Page:
Model Selection Strategy

OASIS uses a two-phase scanning approach that leverages different models for optimal results:

Model Selection by Purpose

Initial Scanning Models (4-7B parameters):
- Optimized for speed: gemma3:4b, llama3.2:3b, phi3:mini
- Used for quick pattern matching and identifying potentially suspicious code segments
- Resource-efficient for scanning large codebases
Deep Analysis Models (>20B parameters):
- Optimized for thorough analysis: gemma3:27b, deepseek-r1:32b, qwen2.5-coder:32b, mistral-nemo, mixtral:instruct
- Used only for code sections flagged as suspicious in the initial scan
- Provides detailed vulnerability assessment
Specialized Code Models:
- Code-specific models: codellama, codestral, starcoder, phind-codellama
- Best for specific languages and frameworks
- codellama for general code, codestral for Python/C++, starcoder/phind-codellama for web technologies

Example Model Combinations

# For quick analysis of a small project
oasis -i ./src -sm llama3.2:3b -m llama3.2:8b

# For thorough analysis of web application code (PHP, JavaScript)

What you will do:
• a. Answer from the OASIS page:
(i) What parameter range do the initial scanning models have?
(ii) Which code sections are the deep analysis models used on?
(iii) Which specialized model is named for Python/C++?
• b. Transcribe the passage of the OASIS page starting at "Example Model Combinations" and ending at "code (PHP, JavaScript)".
The items after this point come from a different source than the OASIS page.

Items:
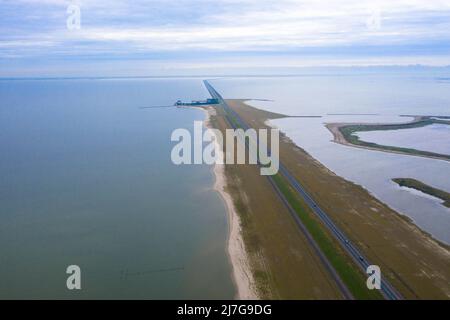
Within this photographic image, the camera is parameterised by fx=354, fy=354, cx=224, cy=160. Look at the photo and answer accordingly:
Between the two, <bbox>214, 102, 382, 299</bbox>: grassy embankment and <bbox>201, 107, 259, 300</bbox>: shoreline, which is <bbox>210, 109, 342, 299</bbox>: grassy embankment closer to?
<bbox>201, 107, 259, 300</bbox>: shoreline

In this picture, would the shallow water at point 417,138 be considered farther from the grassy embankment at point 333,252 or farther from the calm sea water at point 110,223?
the calm sea water at point 110,223

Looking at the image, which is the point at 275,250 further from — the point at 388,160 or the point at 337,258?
the point at 388,160

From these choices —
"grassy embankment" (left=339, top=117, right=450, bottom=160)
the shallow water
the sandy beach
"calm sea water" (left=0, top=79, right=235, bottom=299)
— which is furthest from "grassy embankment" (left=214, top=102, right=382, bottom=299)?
the shallow water

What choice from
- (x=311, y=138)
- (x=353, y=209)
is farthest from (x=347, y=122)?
(x=353, y=209)

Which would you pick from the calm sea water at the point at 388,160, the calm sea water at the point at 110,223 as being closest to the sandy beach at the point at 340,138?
the calm sea water at the point at 388,160

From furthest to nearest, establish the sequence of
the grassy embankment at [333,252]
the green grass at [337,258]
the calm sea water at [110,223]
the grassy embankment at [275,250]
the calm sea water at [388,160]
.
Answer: the calm sea water at [388,160], the calm sea water at [110,223], the grassy embankment at [275,250], the grassy embankment at [333,252], the green grass at [337,258]

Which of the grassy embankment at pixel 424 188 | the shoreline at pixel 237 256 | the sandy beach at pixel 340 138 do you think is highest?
the sandy beach at pixel 340 138

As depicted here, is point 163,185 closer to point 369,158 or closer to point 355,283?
point 355,283
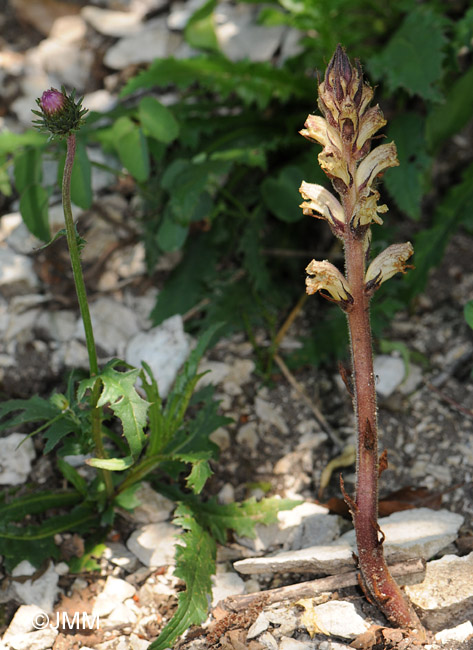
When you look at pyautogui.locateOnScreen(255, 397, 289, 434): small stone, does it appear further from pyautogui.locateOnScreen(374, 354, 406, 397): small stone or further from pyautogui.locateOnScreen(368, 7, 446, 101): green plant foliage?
pyautogui.locateOnScreen(368, 7, 446, 101): green plant foliage

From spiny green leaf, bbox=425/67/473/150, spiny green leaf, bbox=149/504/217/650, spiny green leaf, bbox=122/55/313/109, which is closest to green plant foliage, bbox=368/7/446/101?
spiny green leaf, bbox=425/67/473/150

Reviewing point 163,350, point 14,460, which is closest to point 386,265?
point 163,350

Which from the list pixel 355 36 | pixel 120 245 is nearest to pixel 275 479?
pixel 120 245

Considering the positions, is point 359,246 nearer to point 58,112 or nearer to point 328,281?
point 328,281

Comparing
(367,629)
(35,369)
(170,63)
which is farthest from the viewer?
(170,63)

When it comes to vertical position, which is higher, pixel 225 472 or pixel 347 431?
pixel 347 431

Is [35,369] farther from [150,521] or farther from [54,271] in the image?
[150,521]
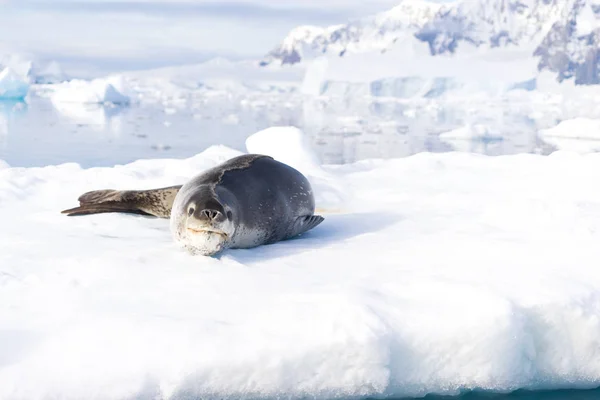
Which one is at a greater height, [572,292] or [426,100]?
[572,292]

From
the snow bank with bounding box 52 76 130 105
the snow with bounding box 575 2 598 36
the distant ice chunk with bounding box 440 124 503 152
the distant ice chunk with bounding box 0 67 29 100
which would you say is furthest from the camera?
the snow with bounding box 575 2 598 36

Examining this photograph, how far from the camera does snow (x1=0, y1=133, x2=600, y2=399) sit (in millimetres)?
2131

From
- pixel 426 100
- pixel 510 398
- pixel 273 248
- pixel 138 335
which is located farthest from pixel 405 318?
pixel 426 100

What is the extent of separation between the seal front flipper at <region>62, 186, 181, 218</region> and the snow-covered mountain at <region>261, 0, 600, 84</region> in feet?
289

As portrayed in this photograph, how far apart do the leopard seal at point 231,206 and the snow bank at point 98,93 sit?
99.0ft

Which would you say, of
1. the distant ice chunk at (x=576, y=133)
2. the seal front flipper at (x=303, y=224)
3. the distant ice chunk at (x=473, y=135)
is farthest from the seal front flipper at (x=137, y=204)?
the distant ice chunk at (x=576, y=133)

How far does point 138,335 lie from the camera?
2211 millimetres

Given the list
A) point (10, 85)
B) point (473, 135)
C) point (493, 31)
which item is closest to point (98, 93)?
point (10, 85)

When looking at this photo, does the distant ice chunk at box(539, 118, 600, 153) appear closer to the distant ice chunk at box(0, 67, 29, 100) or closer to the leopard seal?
the leopard seal

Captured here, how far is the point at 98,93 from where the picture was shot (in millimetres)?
33125

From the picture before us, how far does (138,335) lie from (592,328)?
146 centimetres

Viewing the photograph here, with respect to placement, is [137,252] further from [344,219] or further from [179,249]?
[344,219]

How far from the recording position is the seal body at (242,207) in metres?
3.05

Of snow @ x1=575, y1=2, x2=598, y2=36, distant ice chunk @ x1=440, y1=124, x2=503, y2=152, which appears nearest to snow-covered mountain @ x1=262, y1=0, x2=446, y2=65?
snow @ x1=575, y1=2, x2=598, y2=36
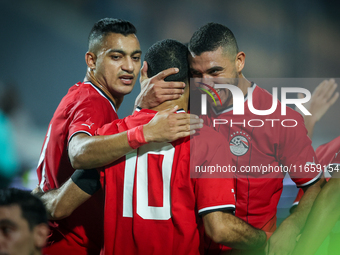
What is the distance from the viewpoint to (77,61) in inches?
205

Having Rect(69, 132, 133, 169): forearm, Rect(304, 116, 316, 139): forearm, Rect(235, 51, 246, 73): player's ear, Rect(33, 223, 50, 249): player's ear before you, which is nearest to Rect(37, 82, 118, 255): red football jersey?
Rect(69, 132, 133, 169): forearm

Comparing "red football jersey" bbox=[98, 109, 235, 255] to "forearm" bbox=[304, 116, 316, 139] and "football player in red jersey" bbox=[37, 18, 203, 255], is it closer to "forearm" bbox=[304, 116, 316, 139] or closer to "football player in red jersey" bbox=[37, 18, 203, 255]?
"football player in red jersey" bbox=[37, 18, 203, 255]

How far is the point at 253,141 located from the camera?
1906 mm

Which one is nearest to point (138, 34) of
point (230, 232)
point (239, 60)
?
point (239, 60)

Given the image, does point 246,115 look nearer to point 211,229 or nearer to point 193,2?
point 211,229

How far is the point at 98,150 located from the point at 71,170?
57 centimetres

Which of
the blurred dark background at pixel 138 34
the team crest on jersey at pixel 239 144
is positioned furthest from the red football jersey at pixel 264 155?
the blurred dark background at pixel 138 34

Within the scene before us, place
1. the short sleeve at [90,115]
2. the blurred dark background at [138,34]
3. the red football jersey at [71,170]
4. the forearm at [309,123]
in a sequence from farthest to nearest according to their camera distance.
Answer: the blurred dark background at [138,34] < the forearm at [309,123] < the red football jersey at [71,170] < the short sleeve at [90,115]

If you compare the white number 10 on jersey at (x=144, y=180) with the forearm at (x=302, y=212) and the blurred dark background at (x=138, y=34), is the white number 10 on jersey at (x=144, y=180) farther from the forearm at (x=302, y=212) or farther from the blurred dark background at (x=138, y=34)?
the blurred dark background at (x=138, y=34)

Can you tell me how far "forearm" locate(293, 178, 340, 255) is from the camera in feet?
3.98

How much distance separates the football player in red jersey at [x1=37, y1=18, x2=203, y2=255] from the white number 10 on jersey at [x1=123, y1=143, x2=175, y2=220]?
0.25ft

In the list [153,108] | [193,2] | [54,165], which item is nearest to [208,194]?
[153,108]

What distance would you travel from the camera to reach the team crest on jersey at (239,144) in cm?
190

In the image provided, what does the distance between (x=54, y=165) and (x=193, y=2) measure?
12.9 feet
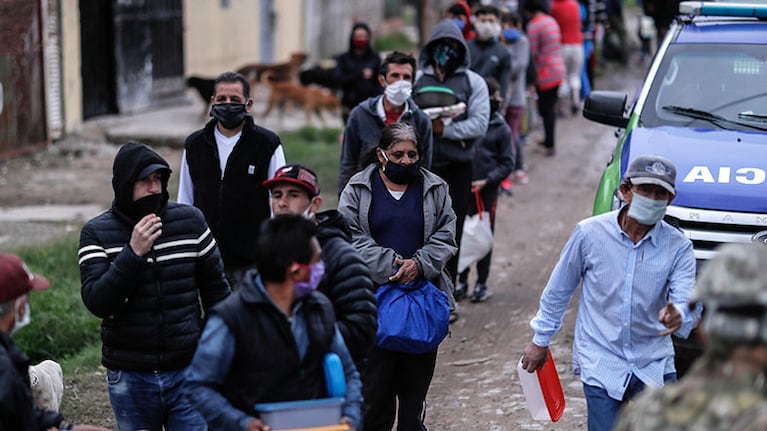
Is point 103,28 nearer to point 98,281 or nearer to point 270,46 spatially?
point 270,46

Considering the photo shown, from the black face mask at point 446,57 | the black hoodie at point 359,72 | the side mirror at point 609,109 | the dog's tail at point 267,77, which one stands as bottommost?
the dog's tail at point 267,77

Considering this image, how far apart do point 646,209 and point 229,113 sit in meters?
2.63

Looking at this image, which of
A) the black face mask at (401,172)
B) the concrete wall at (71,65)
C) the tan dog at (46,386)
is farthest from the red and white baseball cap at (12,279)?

The results:
• a.
(i) 4-7B parameters
(ii) Only code sections flagged as suspicious in the initial scan
(iii) codestral

• b.
Example Model Combinations

# For quick analysis of a small project
oasis -i ./src -sm llama3.2:3b -m llama3.2:8b

# For thorough analysis of web application code (PHP, JavaScript)